# FR: Fais-leur bien comprendre qu'il ne faut pas passer



## redmanPH

hello,

i understand that this means something to the effect of "make them understand that none shall pass" but i was just wondering, pourquoi est-ce que l'on a utilisé le mot "leur" au lieu de "eux" ? Je croyais que "eux" signifie "them" et en revanche "leur" ne s'utilise que comme possessif et objet indirect ? 

context: i saw this sentence at the end of a trailer for a videogame about a french soldier during WW1


----------



## KaRiNe_Fr

Salut redmanPH,

Ici c'est _leur_ (pronom personnel) qui signifie _à eux_ : *fais bien comprendre à eux ... => fais leur bien comprendre...


----------



## redmanPH

ah ok je vois !! oh my i can't believe i missed that 

merci bcp


----------



## Thomas Tompion

KaRiNe_Fr said:


> Salut redmanPH,
> 
> Ici c'est _leur_ (pronom personnel) qui signifie _à eux_ : *fais bien comprendre à eux ... => fais leur bien comprendre...


I don't doubt that this is right, but would like a little clarification, please.

I have always thought that we say _Je l'ai fait conduire _- I made him drive but _Je lui ai fait conduire la voiture _- I made him drive the car.  When the infinitive governed by faire is without a direct object (i.e. no car), the person made to do the driving is a direct object, and when the infinitive governed by faire has a direct object (the car in this case), the person made to do the driving is an indirect object.

Now here comprendre has no direct object.  We say _Je l'ai fait comprendre _- I made him understand, but _Je lui ai fait comprendre qu'il ne faut pas etc.
_
Is this correct?  Is the _qu'il ne faut pas etc. _treated like an object of comprendre, and is it that which is transfering the person understanding from a direct to an indirect object (_le_ ->_ lui_)?


----------



## KaRiNe_Fr

Salut Thomas Tompion,

Les spécialistes du forum te répondront mieux que moi.
Tout ton raisonnement me semble bon jusqu'à ton exemple avec comprendre... Car on fait bien comprendre qq chose à qq'un (ou à plusieurs personnes dans le cas de redmanPH)... Donc si tu dis simplement « Je l'ai fait comprendre » tu ne parles que d'une chose (l') que tu as fait comprendre, pas du qq'un à qui tu aurais fait comprendre cette chose (ta traduction en anglais n'est donc pas la bonne). Si tu veux dire que tu as fait comprendre qq chose à qq'un (lui), tu diras alors « Je le (la chose) lui (le qq'un) ai fait comprendre ».


----------



## Mauricet

Pardon, Karine : _Fais-les comprendre !_ (les = tes élèves) me semble une phrase française compréhensible. Il n'est pas faux non plus que « Je l'ai fait comprendre » puisse signifier _I made him understand_.


----------



## Maître Capello

Ah bon ?  Même si c'est grammaticalement correct, je ne dirais jamais pour ma part _Fais-les comprendre_ ou _Je l'ai fait comprendre_ d'une manière absolue sans complément.


----------



## quinoa

Je partage le même avis? Jamais je ne le dirais. N'y a-t-il pas ici une différence au niveau de la construction sémantique des verbes "conduire" et "comprendre"? Je ne sais pas bien comment l'expliquer mais la nature de leur objet me semble différente de part les actions : comprendre et conduire ne font pas appel à la même "action" du sujet.

- _Extrait de données_

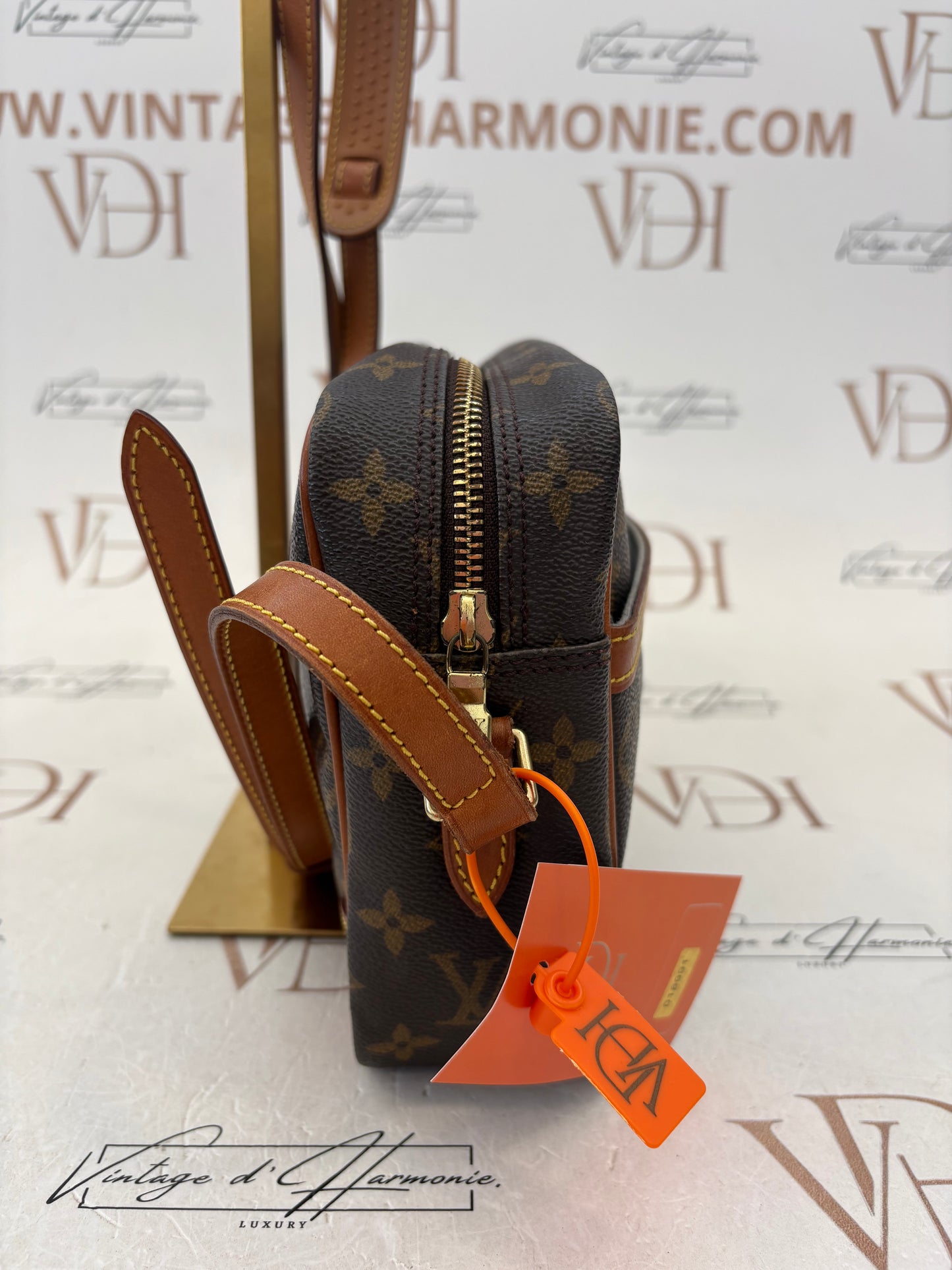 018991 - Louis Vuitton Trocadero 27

- _Consignes de l'exercice_
A) D'après le premier message de la discussion sur le pronom « leur », où la phrase « Fais-leur bien comprendre qu'il ne faut pas passer » a-t-elle été vue ?
B) Prolongez la discussion sur le pronom « leur » au-delà de son dernier message.

- _Réponses aux exercices_
A) À la fin de la bande-annonce d'un jeu vidéo consacré à un soldat français pendant la Première Guerre mondiale.

B)
----------



## Thomas Tompion

Isn't part of of the problem that _Je l'ai fait comprendre_ can easily mean _I made it understood_, so one naturally says _Je l'ai fait comprendre à mes élèves _- I made it clear to my pupils?  Perhaps I've misunderstood again...?


----------



## Maître Capello

Whether referring to a person or thing, just saying _Je l'ai fait comprendre_ is not natural at all (to me). It sounds only natural with both direct and indirect objects as in your second sample sentence.

_Je *l'*ai fait comprendre. _
_Je *le lui* ai fait comprendre. _


----------



## Thomas Tompion

_Il fut surpris du ton plus encore que des paroles, et il demanda :

__« Pourquoi ?
_
_– Parce que c’est inutile et que je le fais comprendre tout de suite. Si vous m’aviez raconté plus tôt votre crainte, je vous aurais rassuré et engagé au contraire à venir le plus possible. »_

Does this extract from Maupassant seem strange then?


----------



## The Broken Rib Inn

_"Je *l*'ai fait comprendre" _et _"Je __*le lui* ai fait comprendre" _sont tous les deux corrects, mais il y a une petite nuance. Dans la première phrase, on insiste sur le COD repris par " l' ", alors que dans la deuxième on insiste sur la personne à laquelle on a fait comprendre le COD "le".

1. Je n'aime pas que l'on me parle comme ça ; je l'ai fait comprendre.
2. Je n'aime pas qu'il me parle comme ça ; je le lui ai fait comprendre.


----------



## Maître Capello

Oui, personne n'a dit que _Je *l'*ai fait comprendre_ n'était pas correct ; ce n'est seulement pas très naturel de ne pas mentionner le COI s'il s'agit d'une personne précise.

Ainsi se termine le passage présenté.